To perform water activity (aw) analysis, 2 g of each barley sample were submitted to Aqua-Lab 4TE equipment Aqua-Lab 4TE, Decagon Devices (Sao Jose dos Campos, SP, Brazil). Samples were analyzed in triplicate according to the Association of Official Analytical Chemists—[42].

5.3. Mycobiota and Identification of Fungi

The dilution technique was used for fungal isolation, as described by [43]. To summarize briefly, twenty-five grams of each sample were added to 225 mL of 0.1% peptone dissolved in water in sterile conditions. The mixture was stirred on a rotary shaker for 2 min., dilutions of 10−1, 10−2, 10−3 and 10−4 were obtained, 0.1 mL aliquots of each dilution were spread on the PDA medium [9,10] containing chloramphenicol (100 mg/L) (in duplicate). These were incubated for 5 days, at 25 °C in the dark. The results were expressed into colony forming units per gram (CFU/g) in the dilution 10−1, as the colonies were easily distinguished in this dilution factor. The isolates were identified morphologically according to Pitt and Hocking, (2009).

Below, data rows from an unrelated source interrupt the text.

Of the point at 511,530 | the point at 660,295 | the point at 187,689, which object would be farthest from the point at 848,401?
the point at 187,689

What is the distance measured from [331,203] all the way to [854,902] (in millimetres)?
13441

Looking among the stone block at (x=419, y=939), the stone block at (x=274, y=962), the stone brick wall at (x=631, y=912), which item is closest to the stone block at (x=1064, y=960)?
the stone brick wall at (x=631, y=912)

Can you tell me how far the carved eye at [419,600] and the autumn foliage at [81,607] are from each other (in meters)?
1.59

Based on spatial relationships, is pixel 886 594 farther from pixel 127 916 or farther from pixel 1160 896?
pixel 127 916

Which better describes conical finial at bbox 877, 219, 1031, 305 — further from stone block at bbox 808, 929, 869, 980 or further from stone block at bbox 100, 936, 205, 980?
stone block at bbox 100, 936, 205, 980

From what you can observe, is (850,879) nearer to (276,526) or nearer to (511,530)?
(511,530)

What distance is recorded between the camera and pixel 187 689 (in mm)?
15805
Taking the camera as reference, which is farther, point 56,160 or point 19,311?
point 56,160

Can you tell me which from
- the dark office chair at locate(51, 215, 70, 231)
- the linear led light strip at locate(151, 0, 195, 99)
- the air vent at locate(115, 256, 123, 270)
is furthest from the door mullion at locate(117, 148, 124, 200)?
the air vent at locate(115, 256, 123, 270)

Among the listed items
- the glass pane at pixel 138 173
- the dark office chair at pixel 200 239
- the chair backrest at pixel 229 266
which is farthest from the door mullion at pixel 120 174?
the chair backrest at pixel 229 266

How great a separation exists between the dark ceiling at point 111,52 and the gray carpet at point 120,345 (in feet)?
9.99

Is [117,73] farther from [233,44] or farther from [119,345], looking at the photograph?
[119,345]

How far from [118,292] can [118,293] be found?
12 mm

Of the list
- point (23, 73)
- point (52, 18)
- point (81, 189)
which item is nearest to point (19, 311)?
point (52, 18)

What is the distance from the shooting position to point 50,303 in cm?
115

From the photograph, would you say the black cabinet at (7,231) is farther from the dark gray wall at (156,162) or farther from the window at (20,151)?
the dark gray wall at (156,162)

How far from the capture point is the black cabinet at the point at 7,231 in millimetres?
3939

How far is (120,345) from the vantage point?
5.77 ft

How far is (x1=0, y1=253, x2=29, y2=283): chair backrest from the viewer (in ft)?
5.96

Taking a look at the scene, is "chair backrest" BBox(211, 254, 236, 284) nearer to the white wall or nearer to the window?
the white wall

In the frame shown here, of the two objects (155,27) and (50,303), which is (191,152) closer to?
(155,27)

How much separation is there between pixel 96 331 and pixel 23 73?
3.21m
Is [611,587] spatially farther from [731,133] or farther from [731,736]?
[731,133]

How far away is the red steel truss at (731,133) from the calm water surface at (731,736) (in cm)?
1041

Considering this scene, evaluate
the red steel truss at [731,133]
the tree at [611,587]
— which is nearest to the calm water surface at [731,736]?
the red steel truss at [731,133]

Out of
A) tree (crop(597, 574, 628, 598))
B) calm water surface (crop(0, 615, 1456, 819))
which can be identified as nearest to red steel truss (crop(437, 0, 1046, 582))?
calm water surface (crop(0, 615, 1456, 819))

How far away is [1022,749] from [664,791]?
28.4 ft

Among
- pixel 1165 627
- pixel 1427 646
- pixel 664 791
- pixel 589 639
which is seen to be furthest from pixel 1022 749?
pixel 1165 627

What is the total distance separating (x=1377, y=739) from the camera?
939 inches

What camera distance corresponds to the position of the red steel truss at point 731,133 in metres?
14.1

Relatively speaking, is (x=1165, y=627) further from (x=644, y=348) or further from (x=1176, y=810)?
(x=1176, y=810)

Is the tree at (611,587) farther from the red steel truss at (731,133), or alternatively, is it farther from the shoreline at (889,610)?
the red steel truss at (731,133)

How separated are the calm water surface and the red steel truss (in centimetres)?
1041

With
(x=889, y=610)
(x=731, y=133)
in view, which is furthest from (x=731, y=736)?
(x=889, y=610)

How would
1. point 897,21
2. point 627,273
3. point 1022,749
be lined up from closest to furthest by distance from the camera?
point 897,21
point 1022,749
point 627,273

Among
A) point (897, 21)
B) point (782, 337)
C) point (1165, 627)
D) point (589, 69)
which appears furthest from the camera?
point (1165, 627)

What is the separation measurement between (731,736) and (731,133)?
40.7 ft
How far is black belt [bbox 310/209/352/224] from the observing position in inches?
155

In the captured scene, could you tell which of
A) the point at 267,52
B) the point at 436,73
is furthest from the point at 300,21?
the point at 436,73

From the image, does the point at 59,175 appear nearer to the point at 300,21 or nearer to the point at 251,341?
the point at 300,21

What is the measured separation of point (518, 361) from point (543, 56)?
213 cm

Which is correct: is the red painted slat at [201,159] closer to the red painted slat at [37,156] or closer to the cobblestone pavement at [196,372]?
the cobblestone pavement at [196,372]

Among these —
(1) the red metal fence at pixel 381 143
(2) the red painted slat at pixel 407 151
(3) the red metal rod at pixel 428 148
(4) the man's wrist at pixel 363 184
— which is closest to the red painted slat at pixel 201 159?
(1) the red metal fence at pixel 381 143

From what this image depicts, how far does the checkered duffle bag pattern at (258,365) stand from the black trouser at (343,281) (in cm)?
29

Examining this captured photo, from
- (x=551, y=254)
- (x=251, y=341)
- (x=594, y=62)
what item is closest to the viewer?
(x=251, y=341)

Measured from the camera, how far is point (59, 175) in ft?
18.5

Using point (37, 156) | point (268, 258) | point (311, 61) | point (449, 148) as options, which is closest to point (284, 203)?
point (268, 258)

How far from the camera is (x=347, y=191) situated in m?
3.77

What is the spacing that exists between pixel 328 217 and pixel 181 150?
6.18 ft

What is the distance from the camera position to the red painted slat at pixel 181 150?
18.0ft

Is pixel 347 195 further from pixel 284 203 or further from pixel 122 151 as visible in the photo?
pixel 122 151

5.4. Identification of the Fusarium Species

The strains were grown in yeast extract sucrose (YES) agar [44] for 3 days at 25 °C. The DNA was extracted using DNeasy Plant Mini Kit (Qiagen, Hilden, Germany) according to the manufacturer’s instructions.
The partial sequences of elongation factor (EF-1α) and the second fragment of RPB2 (7CF/11AR) were selected in order to identify the Fusarium isolates. The amplification of the EF-1α and RPB2 loci were performed according to [45,46]. Amplicons were purified with ExoSAP-IT (Affymetrix, Santa Clara, CA, USA) and sent to the Centre of Human Genome Studies, University of Sao Paulo, Brazil for sequencing in ABI PRISM 3130 DNA Analyzer (Applied Biosystems, Foster City, CA, USA).
Sequences were aligned using the multiple alignment software ClustalX v. 1.83 plug-in in the software Geneious v. 5.3.6 (Biomatters, Auckland, New Zealand). The alignments were edited using the sequence alignment-editing program Geneious v. 1.83 and each polymorphism was re-examined by checking the chromatograms. The sequences generated in this study were deposited in the GenBank (Table 1 and Table S1).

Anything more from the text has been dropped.